Activist Investors Update
In 2023, Salesforce faced considerable risks from a range of activist investors, including Starboard Value and Elliot Management. The main advocacy of these groups was for operational efficiencies and strategy shifts to contribute to higher profitability.
Discussions between Salesforce and Elliot Management were ongoing, indicating cooperation between parties. As one of the most attractive companies on the planet involved in AI, this level of pressure and interest is understandable and to be expected to some degree.
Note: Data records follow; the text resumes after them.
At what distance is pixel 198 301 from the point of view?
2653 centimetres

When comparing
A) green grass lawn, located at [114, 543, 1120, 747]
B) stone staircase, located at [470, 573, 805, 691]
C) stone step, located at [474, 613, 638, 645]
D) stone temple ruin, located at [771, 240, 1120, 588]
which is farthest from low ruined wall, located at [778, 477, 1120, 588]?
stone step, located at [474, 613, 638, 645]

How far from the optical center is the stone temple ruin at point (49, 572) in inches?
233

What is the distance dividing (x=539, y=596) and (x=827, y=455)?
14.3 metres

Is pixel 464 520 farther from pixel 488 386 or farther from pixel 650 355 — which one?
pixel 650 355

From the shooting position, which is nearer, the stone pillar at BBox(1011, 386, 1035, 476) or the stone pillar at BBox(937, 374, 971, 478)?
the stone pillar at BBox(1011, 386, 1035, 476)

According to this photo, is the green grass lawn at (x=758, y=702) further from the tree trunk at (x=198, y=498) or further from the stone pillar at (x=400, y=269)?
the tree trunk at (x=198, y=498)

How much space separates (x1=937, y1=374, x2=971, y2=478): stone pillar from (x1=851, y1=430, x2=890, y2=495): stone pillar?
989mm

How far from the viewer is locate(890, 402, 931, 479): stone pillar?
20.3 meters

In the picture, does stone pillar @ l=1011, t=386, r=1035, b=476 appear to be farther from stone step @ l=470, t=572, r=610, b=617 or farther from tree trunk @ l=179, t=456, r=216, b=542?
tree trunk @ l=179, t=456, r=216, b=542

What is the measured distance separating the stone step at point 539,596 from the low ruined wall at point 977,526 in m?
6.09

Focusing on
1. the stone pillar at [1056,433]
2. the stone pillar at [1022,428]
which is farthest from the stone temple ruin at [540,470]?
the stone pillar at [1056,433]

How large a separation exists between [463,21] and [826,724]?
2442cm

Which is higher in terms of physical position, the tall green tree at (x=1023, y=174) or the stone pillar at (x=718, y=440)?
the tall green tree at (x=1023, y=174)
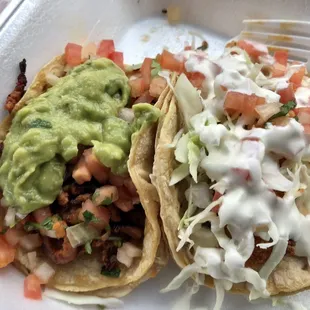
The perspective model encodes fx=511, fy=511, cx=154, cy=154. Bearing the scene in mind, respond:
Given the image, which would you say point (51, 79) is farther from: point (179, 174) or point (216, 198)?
point (216, 198)

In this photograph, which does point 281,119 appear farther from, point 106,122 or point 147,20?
point 147,20

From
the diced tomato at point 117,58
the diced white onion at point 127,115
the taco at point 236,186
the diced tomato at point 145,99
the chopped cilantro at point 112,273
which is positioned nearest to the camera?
the taco at point 236,186

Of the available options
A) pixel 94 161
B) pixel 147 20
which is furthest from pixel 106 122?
pixel 147 20

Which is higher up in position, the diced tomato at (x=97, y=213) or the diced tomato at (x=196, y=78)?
the diced tomato at (x=196, y=78)

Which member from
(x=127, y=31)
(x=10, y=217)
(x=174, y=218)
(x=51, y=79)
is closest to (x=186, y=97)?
(x=174, y=218)

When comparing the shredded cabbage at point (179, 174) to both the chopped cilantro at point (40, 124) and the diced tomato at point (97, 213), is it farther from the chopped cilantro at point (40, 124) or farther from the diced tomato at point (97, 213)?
the chopped cilantro at point (40, 124)

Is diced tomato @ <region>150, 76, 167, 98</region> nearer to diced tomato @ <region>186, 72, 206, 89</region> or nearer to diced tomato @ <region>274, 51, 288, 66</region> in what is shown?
diced tomato @ <region>186, 72, 206, 89</region>

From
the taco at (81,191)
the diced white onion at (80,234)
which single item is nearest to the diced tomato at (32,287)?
the taco at (81,191)

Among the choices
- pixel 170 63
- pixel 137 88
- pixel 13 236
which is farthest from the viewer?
pixel 170 63
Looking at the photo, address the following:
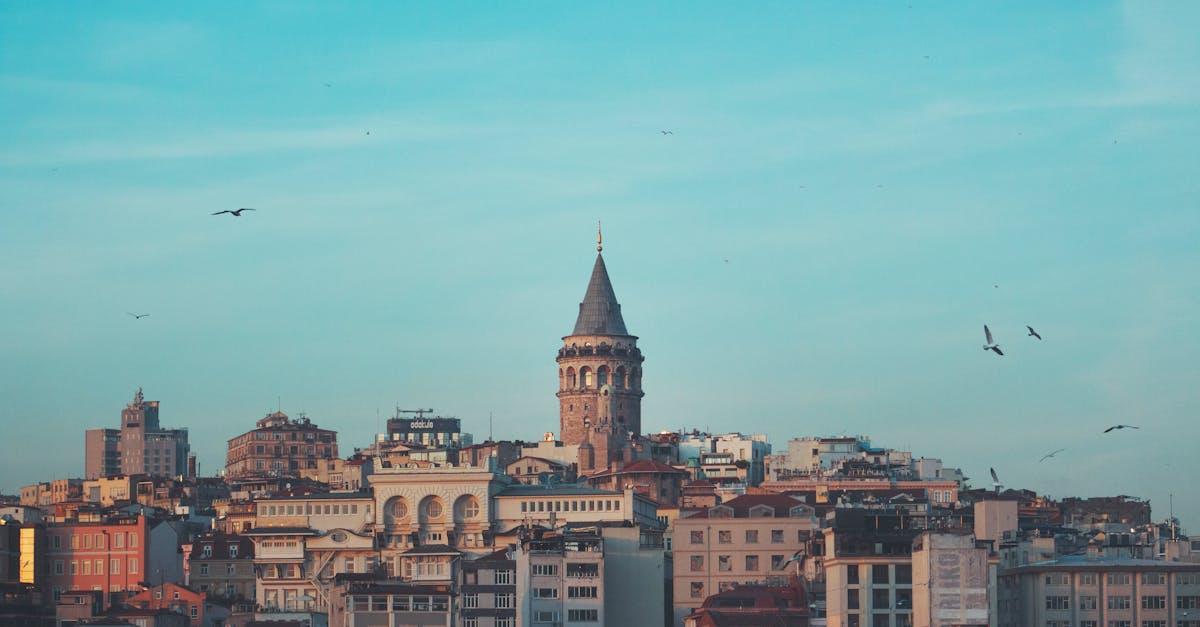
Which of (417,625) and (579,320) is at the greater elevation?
(579,320)

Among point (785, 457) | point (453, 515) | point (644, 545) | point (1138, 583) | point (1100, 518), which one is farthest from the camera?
point (785, 457)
By the end of June 2023, Salesforce’s results came in better than expected, some of the activist investors cut their CRM stakes or exited completely. Starboard Value, for example, cut its stake by 20%. Inclusive Capital Management exited even earlier. CRM stock grew in price significantly in 2023, particularly during the first quarter when the activists were insisting on changes that the company then delivered. At this time, the situation seems to have eased and is much less of a risk, if at all.
Q4 Earnings Expectations
Salesforce will be releasing its next earnings results on the 28th of February, 2024. The consensus normalized EPS estimate of $2.26 is a significant improvement on last year’s $1.68:
Q4 revenue guidance was $9.18 billion to $9.23 billion in CRM’s Q3 results, up 10% YoY. It has narrowed its full-year revenue guidance to $34.75 billion to $34.8 billion, up 11% YoY. Full-year operating cash flow growth guidance is 30% to 33% YoY.
Conclusion
CRM is undoubtedly one of the best stocks to own in the world right now for exposure to AI, and arguably the best if we are looking for investment in retail AI applications. However, the valuation risk is a significant concern, and due to some low-probability risk in AI market dynamics, my analyst rating for CRM stock is a Buy rather than a Strong Buy as indicated by SA’s Quant.
Analyst’s Disclosure: I/we have no stock, option or similar derivative position in any of the companies mentioned, but may initiate a beneficial Long position through a purchase of the stock, or the purchase of call options or similar derivatives in CRM over the next 72 hours. I wrote this article myself, and it expresses my own opinions. I am not receiving compensation for it (other than from Seeking Alpha). I have no business relationship with any company whose stock is mentioned in this article.